▶ [EXERCISE REQUIREMENTS]
1. List the sections that the gameplan text says are included in tomorrow's game plan.
2. According to the gameplan text, what level was the S&P 500 flirting with at the day's highs?

Daily Gameplan Oct.04.22
MyntBit's Daily Plan is dedicated to providing traders with today's recap and bringing setups to watch for stocks and futures for the next trading day.
What is included in tomorrow's game plan?
Daily Recap
Look Ahead - Economic & Earnings Calendar
Key Futures Levels - S&P 500 (/ES) and NASDAQ (/NQ)
Day Trade Stock Ideas - AMD
Today's Recap
Market Snapshot
Market Heatmap
Sector Heatmap
Briefing Market Update
The equity market had a strong start to the week, month, and fourth quarter. The major averages all closed with sizable gains. The S&P 500 was flirting with the 3,700 level at today's highs, after closing below 3,600 on Friday. There were several catalysts in play fueling the upside momentum, but one of the biggest drivers was offsides positioning.
There has been a lot of hedging with put options for further downside, a pickup in short-selling activity, and certainly some extreme bearish sentiment readings. Today's market, though, went against the grain in all respects, which is why there were outsized gains hot on the heels of an outsized loss last month.

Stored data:
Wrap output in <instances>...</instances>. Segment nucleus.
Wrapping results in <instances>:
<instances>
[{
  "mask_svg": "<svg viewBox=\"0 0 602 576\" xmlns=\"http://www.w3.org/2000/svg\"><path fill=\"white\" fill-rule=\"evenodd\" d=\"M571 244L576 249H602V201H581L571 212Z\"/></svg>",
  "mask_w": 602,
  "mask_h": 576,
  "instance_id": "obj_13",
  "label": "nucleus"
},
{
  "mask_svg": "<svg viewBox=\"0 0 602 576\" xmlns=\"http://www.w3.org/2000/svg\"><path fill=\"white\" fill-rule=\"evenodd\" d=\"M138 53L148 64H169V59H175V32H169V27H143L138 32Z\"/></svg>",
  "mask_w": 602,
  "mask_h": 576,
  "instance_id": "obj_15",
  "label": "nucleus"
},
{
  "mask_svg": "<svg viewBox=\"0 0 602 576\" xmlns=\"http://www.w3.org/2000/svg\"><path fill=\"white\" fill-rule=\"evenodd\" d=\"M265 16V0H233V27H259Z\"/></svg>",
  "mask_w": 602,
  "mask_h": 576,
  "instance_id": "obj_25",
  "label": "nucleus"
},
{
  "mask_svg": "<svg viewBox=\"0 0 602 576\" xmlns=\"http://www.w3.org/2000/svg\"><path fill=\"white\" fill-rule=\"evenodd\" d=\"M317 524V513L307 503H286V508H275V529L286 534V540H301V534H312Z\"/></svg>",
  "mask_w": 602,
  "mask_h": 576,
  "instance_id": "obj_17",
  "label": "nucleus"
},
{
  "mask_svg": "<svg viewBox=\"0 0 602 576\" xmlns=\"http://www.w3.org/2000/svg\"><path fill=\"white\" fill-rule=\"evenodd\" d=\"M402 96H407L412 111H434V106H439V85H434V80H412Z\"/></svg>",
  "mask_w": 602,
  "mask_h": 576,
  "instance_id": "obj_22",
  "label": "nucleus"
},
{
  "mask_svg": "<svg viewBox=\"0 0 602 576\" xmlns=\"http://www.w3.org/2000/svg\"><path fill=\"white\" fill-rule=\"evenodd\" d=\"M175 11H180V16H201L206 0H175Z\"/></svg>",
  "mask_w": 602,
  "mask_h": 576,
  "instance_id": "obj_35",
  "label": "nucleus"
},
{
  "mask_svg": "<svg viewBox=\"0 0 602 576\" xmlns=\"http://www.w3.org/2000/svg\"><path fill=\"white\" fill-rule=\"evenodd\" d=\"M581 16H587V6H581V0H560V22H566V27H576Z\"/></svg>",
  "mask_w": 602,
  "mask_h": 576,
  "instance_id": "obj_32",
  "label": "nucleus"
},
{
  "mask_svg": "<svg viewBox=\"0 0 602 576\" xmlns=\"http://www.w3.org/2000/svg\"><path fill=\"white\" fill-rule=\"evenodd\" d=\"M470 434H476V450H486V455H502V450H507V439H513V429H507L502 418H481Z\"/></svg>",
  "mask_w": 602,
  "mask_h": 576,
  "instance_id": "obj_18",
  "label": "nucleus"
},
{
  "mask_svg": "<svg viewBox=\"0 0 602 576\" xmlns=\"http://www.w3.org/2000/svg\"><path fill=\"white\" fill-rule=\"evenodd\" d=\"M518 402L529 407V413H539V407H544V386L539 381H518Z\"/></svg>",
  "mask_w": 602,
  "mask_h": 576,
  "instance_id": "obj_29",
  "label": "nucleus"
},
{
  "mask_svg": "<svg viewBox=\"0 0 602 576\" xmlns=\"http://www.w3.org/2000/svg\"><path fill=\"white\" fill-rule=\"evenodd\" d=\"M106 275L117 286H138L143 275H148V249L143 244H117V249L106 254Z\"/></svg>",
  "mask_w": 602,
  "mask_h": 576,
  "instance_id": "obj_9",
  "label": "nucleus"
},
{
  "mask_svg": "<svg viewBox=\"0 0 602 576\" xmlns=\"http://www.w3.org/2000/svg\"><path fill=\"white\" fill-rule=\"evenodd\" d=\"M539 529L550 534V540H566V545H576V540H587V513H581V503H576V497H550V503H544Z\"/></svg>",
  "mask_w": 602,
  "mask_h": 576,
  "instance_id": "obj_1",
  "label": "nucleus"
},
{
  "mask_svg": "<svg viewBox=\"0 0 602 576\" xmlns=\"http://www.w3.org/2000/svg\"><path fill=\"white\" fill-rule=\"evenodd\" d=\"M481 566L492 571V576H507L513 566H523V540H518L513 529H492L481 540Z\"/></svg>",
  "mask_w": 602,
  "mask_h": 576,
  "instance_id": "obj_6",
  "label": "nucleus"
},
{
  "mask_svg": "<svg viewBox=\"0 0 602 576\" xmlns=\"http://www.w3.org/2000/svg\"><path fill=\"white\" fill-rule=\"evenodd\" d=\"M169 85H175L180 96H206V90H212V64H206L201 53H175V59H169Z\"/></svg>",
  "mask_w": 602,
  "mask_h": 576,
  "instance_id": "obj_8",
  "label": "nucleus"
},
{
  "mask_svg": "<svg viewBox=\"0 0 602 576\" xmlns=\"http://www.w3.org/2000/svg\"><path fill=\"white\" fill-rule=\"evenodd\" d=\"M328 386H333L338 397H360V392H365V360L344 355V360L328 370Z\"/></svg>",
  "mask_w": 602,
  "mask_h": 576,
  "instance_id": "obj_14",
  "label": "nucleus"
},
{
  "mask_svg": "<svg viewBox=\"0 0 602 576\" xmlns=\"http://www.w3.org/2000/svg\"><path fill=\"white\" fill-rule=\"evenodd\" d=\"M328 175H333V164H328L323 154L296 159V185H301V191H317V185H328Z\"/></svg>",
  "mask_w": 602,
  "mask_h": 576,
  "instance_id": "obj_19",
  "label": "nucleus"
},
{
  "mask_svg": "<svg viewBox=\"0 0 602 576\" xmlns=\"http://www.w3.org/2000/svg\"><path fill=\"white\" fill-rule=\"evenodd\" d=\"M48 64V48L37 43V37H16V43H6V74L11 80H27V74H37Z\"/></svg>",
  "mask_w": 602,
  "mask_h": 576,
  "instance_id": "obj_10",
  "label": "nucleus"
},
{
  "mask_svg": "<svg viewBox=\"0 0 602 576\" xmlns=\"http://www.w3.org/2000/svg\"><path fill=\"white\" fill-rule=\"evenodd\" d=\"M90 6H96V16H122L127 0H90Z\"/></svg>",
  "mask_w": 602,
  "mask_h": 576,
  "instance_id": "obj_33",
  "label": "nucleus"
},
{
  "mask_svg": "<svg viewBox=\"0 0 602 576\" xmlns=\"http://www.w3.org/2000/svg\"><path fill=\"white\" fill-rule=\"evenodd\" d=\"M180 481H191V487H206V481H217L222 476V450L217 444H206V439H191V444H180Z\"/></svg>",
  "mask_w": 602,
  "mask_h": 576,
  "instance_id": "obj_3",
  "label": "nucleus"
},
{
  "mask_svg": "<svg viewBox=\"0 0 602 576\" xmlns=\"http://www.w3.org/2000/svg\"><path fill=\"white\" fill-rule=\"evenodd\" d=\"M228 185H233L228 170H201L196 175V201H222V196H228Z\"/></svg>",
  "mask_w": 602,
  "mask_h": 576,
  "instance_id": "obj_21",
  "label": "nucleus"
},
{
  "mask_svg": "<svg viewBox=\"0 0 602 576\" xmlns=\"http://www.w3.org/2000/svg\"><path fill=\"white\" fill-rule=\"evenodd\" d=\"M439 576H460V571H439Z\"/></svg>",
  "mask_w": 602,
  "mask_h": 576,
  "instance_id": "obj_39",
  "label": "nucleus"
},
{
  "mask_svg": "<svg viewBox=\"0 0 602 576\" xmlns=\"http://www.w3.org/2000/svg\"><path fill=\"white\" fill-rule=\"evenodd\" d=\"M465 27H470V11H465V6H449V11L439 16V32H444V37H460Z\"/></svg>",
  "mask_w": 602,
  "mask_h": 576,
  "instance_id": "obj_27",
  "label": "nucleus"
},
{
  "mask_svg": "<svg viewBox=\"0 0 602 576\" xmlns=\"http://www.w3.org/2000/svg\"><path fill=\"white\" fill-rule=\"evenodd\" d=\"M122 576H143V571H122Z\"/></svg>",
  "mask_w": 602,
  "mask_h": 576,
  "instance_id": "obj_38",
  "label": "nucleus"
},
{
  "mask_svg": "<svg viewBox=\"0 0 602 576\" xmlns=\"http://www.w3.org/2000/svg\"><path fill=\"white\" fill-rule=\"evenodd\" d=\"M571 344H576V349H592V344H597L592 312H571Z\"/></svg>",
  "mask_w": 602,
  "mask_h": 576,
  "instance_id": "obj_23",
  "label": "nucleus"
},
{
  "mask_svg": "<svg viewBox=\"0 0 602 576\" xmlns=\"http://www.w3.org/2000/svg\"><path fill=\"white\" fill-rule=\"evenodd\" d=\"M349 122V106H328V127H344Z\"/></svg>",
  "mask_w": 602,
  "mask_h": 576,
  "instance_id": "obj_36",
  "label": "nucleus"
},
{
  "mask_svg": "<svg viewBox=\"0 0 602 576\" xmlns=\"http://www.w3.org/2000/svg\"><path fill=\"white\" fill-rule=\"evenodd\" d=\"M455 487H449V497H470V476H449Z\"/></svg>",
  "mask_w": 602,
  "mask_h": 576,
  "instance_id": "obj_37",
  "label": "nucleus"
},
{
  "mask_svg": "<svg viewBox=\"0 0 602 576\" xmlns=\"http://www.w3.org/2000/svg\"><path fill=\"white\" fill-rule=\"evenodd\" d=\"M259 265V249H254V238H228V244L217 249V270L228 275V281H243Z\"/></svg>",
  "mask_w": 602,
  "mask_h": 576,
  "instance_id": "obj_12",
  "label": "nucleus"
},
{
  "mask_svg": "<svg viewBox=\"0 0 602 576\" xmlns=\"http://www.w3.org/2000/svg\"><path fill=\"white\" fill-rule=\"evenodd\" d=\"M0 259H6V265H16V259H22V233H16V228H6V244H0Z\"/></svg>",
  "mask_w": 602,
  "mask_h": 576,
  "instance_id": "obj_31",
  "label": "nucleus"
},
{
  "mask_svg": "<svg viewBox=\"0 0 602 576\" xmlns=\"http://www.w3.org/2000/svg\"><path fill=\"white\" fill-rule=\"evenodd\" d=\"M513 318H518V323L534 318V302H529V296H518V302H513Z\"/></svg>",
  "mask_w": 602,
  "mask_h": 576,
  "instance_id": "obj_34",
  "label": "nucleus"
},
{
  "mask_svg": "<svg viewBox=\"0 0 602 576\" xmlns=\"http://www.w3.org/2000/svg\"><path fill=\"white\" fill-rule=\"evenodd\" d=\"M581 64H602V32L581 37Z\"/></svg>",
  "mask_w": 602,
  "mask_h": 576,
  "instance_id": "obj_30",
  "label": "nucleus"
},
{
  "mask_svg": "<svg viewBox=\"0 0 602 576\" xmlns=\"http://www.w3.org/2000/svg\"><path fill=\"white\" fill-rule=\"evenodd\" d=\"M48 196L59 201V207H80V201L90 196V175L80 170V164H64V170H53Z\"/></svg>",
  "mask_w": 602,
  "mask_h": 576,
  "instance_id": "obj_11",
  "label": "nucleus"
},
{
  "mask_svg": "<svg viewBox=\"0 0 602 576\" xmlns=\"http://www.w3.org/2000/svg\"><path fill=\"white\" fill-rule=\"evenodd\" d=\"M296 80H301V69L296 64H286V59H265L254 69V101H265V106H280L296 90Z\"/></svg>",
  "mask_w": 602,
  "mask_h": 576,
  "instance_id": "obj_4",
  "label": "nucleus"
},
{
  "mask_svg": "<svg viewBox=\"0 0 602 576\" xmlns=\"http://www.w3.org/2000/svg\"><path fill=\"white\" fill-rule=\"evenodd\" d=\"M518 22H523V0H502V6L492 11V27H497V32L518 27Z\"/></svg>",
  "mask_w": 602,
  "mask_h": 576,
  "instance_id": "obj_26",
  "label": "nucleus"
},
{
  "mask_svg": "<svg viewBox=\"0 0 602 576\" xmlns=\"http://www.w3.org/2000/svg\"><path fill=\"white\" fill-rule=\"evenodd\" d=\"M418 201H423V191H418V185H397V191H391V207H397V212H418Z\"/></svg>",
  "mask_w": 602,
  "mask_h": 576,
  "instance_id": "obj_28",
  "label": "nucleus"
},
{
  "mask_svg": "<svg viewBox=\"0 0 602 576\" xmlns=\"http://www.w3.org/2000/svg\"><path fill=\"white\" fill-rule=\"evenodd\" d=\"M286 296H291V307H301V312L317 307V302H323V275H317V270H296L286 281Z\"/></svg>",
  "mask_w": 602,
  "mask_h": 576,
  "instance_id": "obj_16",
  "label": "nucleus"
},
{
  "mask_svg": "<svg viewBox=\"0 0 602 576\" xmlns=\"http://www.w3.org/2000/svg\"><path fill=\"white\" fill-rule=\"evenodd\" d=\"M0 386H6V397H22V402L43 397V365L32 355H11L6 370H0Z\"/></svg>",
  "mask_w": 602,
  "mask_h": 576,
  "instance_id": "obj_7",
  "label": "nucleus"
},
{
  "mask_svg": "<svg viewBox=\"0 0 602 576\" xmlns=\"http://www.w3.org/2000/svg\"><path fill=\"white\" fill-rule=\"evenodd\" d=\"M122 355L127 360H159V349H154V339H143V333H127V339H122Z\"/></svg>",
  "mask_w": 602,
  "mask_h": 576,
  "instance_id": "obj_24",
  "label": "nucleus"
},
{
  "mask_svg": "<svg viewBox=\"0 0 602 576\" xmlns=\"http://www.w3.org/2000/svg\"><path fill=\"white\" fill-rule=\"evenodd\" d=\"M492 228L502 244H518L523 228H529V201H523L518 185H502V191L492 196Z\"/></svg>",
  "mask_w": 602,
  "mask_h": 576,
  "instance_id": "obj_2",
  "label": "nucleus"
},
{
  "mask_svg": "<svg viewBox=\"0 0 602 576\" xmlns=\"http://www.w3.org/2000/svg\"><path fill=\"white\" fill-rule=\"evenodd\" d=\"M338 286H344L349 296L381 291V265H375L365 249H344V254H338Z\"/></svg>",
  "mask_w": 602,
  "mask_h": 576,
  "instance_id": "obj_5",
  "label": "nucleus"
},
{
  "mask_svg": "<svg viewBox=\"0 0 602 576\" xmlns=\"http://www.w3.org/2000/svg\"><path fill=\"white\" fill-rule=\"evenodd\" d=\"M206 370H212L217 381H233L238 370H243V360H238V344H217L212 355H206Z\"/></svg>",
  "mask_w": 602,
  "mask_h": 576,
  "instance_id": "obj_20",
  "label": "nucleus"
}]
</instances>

▶ [SOLUTION LIST]
1.
Daily Recap
Look Ahead - Economic & Earnings Calendar
Key Futures Levels - S&P 500 (/ES) and NASDAQ (/NQ)
Day Trade Stock Ideas - AMD

2. The 3,700 level.